Dec. 28—A gasoline spill from a gas station's underground storage tank led to temporary evacuations and the closing of gas pumps, but it was a "miracle" the incident wasn't worse, according to an Indiana Department of Natural Resources official.

As previously reported by the Tribune, the underground storage tank that housed the premium fuel for the Marathon gas station at 2105 S. Washington St. suffered a leak.

Approximately 0.8 gallons leaked per hour by the time it was discovered in late September. The leak caused the city to close down West Boulevard Street between South Washington and South Webster for a few days, the temporary evacuation of some nearby residents after they smelled gas vapors in their homes and shut down the business' gas pumps until new underground storage tanks could be installed.

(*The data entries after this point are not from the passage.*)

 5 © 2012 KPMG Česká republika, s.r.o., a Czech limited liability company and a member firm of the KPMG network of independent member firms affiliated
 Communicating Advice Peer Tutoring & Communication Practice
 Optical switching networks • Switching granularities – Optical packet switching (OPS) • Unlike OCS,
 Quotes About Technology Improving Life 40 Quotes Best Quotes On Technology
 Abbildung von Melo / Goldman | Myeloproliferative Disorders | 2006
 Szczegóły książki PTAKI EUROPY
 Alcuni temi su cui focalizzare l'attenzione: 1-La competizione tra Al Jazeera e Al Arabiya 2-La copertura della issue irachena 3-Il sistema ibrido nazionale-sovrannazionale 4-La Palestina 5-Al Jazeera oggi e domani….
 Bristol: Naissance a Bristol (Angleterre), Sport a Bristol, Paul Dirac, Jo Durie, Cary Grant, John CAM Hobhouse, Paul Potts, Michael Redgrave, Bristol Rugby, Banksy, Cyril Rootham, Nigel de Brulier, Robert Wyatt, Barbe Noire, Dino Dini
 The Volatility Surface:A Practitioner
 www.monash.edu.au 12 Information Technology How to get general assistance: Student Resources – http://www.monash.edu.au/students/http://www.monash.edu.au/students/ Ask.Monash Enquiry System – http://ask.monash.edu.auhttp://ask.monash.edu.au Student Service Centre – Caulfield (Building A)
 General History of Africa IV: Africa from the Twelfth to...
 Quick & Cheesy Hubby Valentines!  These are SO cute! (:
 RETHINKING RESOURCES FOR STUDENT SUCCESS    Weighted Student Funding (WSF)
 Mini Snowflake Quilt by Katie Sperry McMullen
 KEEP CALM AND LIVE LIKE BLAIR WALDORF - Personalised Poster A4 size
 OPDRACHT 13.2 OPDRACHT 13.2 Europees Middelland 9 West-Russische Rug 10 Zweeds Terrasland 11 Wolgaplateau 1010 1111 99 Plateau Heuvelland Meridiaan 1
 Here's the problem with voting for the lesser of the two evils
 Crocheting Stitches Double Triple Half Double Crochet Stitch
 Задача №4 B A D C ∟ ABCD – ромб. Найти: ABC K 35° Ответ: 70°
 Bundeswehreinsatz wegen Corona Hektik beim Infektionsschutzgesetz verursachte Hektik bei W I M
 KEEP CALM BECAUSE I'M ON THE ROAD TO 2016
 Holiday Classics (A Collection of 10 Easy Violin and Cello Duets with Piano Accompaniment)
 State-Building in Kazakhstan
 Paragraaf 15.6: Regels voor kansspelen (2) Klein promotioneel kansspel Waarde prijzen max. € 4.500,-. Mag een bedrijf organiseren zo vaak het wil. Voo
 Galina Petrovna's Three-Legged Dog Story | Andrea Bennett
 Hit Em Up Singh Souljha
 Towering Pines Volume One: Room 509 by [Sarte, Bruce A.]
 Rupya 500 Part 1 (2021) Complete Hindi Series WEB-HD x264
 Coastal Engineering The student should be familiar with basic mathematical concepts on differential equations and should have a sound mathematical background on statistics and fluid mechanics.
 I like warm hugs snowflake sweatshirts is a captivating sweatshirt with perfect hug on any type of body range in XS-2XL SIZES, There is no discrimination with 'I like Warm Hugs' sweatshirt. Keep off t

While it's still being decided if there was any groundwater contamination caused by the leak, the worst — a potentially dangerous explosion — was avoided, according to an email sent from David Cage, an emergency response on-scene coordinator for IDEM, to city officials and others, as well as Cage's emergency response report.

In the Sept. 23 report, Cage wrote that the calculated lower explosive limit for the gas in the city's sanitary sewer and "several homes" in the area was at 100% for much of Sept. 23.

The lower explosive limit (LEL) of any given gas is the lowest point of concentration at which it becomes flammable in the atmosphere. A 0% LEL suggests a combustible-free atmosphere, while a 100% LEL means if the gas were exposed to a spark or some kind of ignition, it would be highly flammable and could create an explosion.

In a Sept. 27 email to city officials and others, Cage thanked the Kokomo Fire Department and city personnel for their quick response to the incident.

"With LELs at 100% for a good part of Friday, it's a miracle that nothing worse happened," Cage wrote. "Your efforts helped avoid the worst case scenario. Thank you."

To abate the issue, KFD vented both the nearby homes and sanitary sewer system.

By Sept. 26, all LEL levels in the homes and all but one sanitary sewer were at 0%. The fire department continued to vent the one manhole that was reporting between 5-6% LELs until Sept. 28 when it finally reported 0% LELs.

As of Tuesday, the pumps at the Marathon gas station are still closed.

The land owner of the property, Good Oil Company Inc., was ordered to install monitoring wells in four soil borings to determine any groundwater contamination.

According to an Initial Site Characterization (ISC) filed Nov. 23 by SESCO, an Indianapolis remediation company, the monitoring wells could not be installed properly because the drill ran into subsurface slag.

In the ISC, SESCO says "alternative drilling methods" are needed to properly install the monitoring wells, suggesting sonic drilling be used. That appears to be the way the company has decided to go.

According to an early December email uploaded to IDEM's Virtual File Cabinet between SESCO and IDEM, the remediation company was actively seeking bids from companies to perform sonic drilling.

Vapor samples from four nearby sewer lines were also collected. Results from the vapor samples reported that all relevant and analyzed concentrations were below detection limits.